**Stated task**
Please copy the material below word for word, starting at the line that contains "Moving from furthest to closest, how do" and ending at the last line of the material, including both.

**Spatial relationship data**
######
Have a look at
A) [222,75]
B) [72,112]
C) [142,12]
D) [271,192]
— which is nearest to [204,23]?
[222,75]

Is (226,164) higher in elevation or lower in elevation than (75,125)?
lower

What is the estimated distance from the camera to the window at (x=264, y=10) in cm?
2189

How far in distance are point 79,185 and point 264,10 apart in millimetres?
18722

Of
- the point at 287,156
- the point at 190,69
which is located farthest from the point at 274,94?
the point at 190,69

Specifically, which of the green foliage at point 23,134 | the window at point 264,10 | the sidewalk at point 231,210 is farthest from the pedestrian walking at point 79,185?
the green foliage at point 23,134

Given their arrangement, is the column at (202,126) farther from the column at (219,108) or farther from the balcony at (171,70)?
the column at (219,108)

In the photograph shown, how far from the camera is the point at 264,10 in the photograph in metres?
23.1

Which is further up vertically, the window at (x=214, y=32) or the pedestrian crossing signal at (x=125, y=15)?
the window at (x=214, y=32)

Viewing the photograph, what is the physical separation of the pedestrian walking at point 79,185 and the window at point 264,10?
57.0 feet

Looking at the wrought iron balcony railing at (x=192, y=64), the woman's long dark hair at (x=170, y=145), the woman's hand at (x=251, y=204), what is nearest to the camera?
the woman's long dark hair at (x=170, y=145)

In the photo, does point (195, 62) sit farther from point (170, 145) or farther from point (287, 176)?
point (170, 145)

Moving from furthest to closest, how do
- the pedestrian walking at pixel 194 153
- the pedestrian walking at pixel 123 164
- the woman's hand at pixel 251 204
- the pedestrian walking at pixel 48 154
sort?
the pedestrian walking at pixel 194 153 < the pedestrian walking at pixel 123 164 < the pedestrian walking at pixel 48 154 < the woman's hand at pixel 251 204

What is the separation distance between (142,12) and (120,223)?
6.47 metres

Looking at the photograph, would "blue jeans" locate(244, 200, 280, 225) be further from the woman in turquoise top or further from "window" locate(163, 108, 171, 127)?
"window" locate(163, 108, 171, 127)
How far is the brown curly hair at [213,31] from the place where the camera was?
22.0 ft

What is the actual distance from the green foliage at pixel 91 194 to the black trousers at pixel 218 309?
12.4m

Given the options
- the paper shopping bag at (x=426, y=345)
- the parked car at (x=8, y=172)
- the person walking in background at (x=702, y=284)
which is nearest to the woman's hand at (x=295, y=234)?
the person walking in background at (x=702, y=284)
######
**Written answer**
Moving from furthest to closest, how do
- the pedestrian walking at pixel 194 153
- the pedestrian walking at pixel 123 164
- the woman's hand at pixel 251 204
- the pedestrian walking at pixel 48 154
sort?
the pedestrian walking at pixel 194 153 < the pedestrian walking at pixel 123 164 < the pedestrian walking at pixel 48 154 < the woman's hand at pixel 251 204

What is the separation distance between (142,12) and (120,223)?
6.47 metres

Looking at the photograph, would "blue jeans" locate(244, 200, 280, 225) be further from the woman in turquoise top or further from "window" locate(163, 108, 171, 127)?
"window" locate(163, 108, 171, 127)
How far is the brown curly hair at [213,31] from the place where the camera was?
22.0 ft

What is the actual distance from the green foliage at pixel 91 194 to the black trousers at pixel 218 309?
12.4m

Given the options
- the paper shopping bag at (x=426, y=345)
- the parked car at (x=8, y=172)
- the person walking in background at (x=702, y=284)
which is nearest to the woman's hand at (x=295, y=234)?
the person walking in background at (x=702, y=284)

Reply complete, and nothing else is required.